## DATASET EXTRACT
=-=-=-=-=

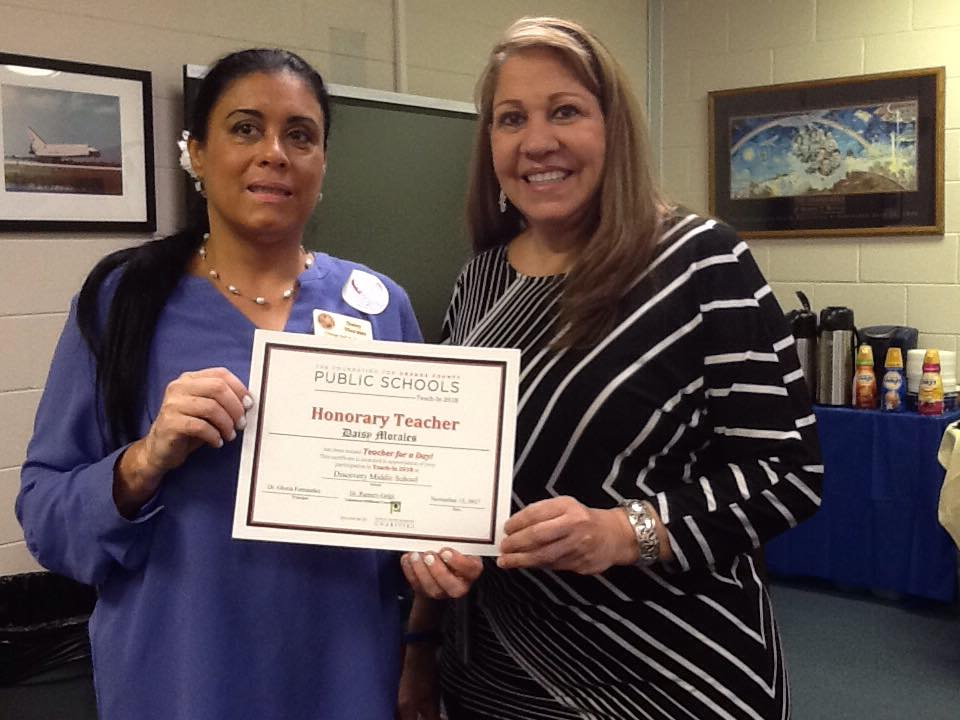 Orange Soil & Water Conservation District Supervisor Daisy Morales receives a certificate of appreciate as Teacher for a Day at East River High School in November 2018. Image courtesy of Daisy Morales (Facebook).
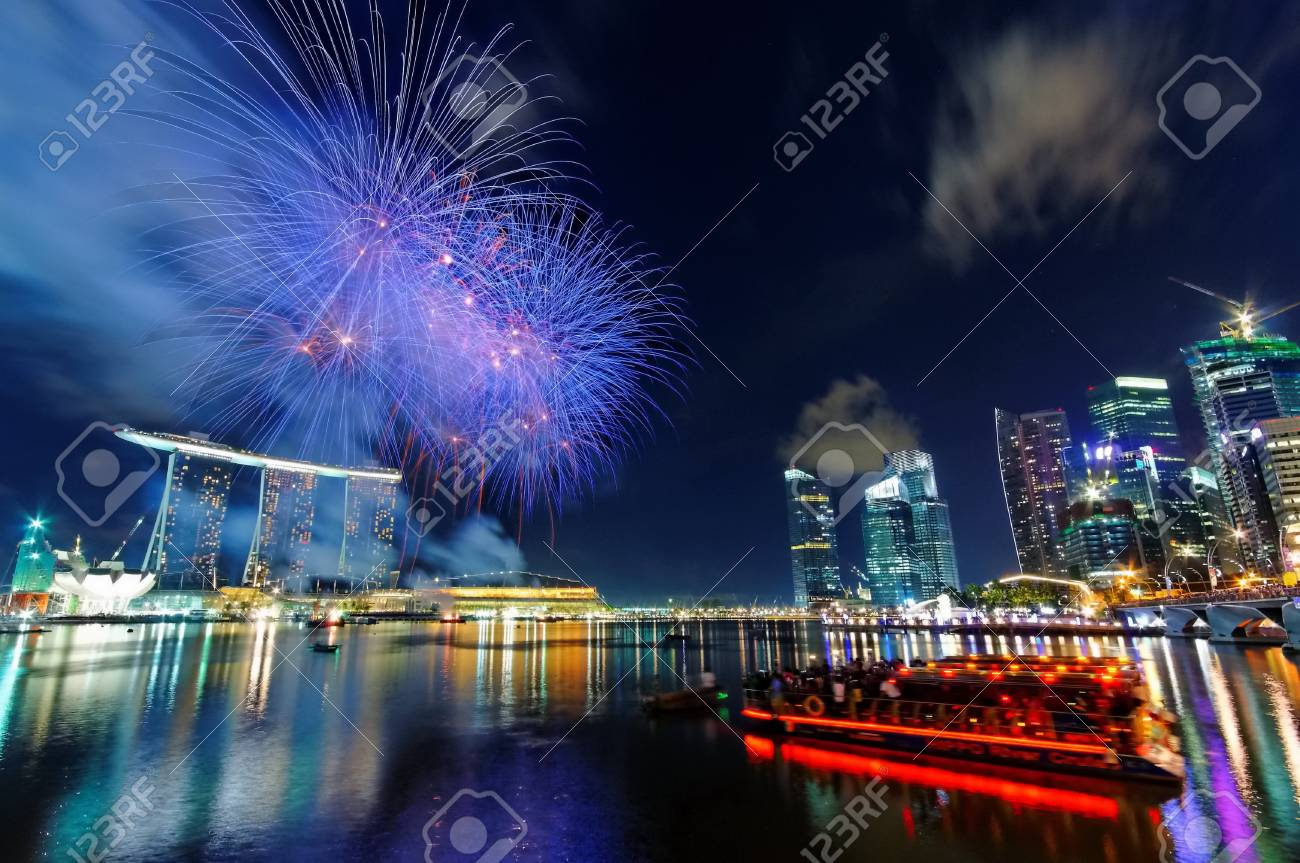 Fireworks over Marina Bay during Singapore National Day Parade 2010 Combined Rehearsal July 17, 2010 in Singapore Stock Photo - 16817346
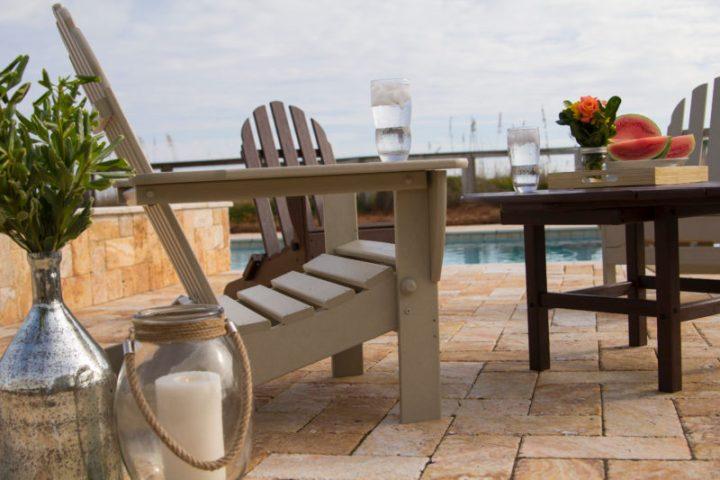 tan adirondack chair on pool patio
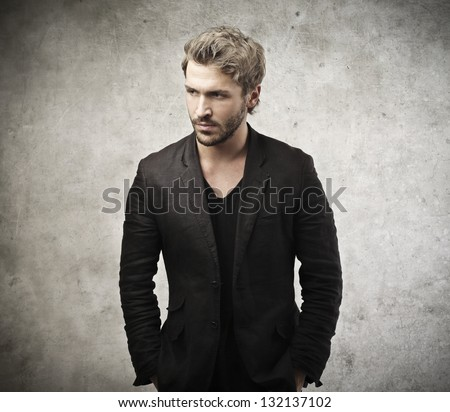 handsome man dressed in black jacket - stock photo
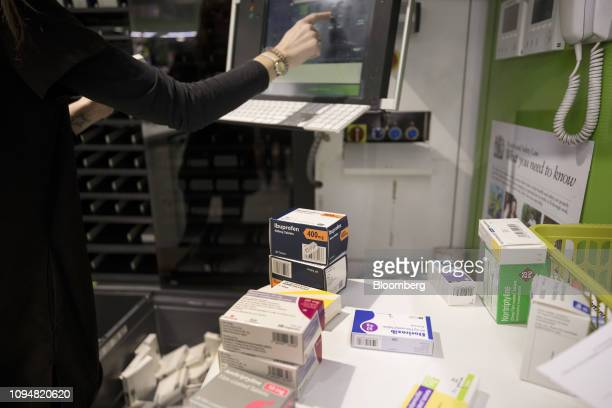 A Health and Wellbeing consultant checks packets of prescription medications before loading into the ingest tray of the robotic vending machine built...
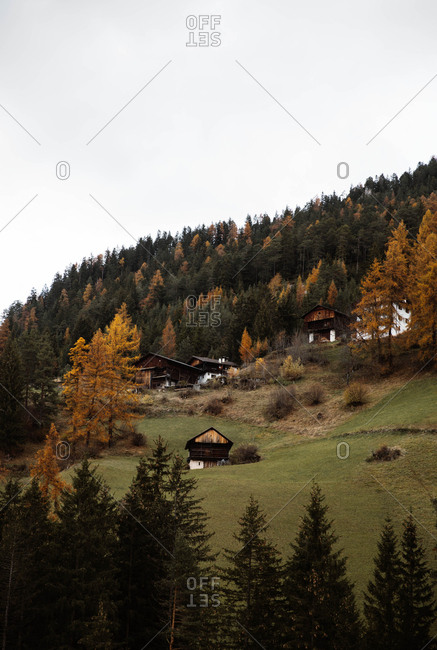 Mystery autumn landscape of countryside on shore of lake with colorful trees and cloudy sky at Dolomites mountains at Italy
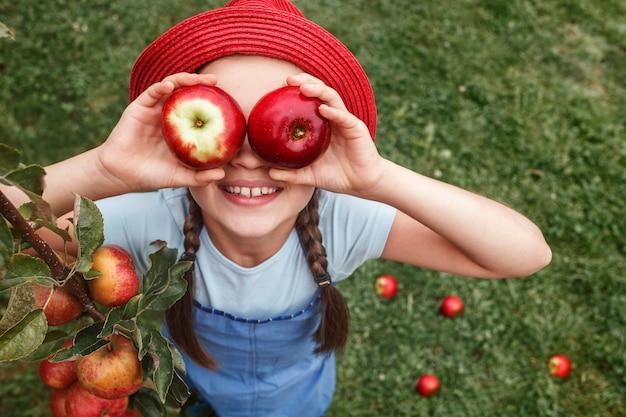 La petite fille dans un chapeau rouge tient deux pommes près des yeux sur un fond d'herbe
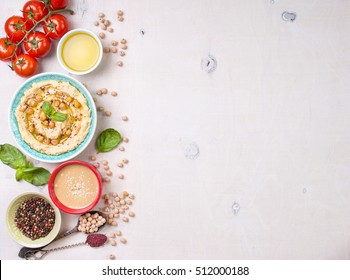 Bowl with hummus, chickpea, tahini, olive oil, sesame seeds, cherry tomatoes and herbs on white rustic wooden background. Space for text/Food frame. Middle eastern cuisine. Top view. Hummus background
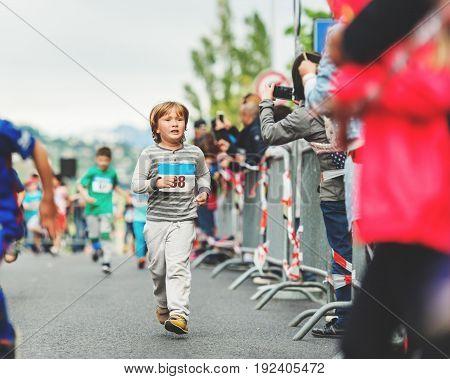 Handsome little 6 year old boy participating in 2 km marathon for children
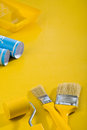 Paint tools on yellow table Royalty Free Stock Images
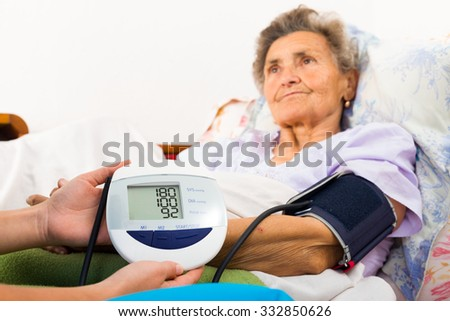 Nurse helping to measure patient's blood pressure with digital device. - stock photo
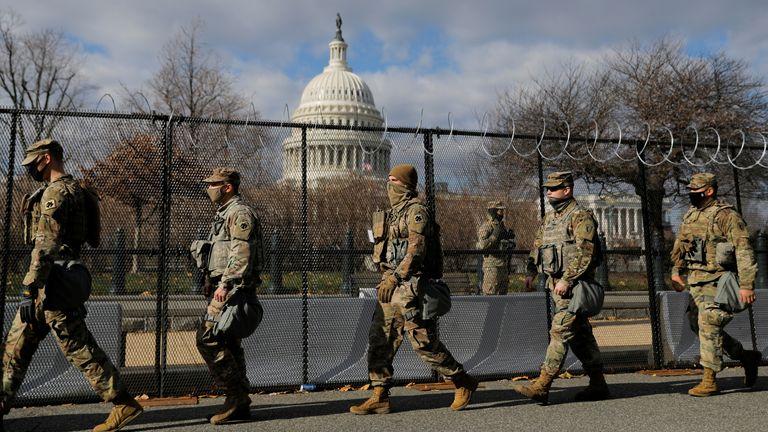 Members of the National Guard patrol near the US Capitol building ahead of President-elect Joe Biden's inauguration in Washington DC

=-=-=-=-=

## WHAT YOU ARE ASKED TO DO
Give the lines again word for word, from the start of the records to the line holding "tan adirondack chair on pool patio", both included, and leave out any picture.

## FINISHED EXERCISE
 Orange Soil & Water Conservation District Supervisor Daisy Morales receives a certificate of appreciate as Teacher for a Day at East River High School in November 2018. Image courtesy of Daisy Morales (Facebook).
 Fireworks over Marina Bay during Singapore National Day Parade 2010 Combined Rehearsal July 17, 2010 in Singapore Stock Photo - 16817346
 tan adirondack chair on pool patio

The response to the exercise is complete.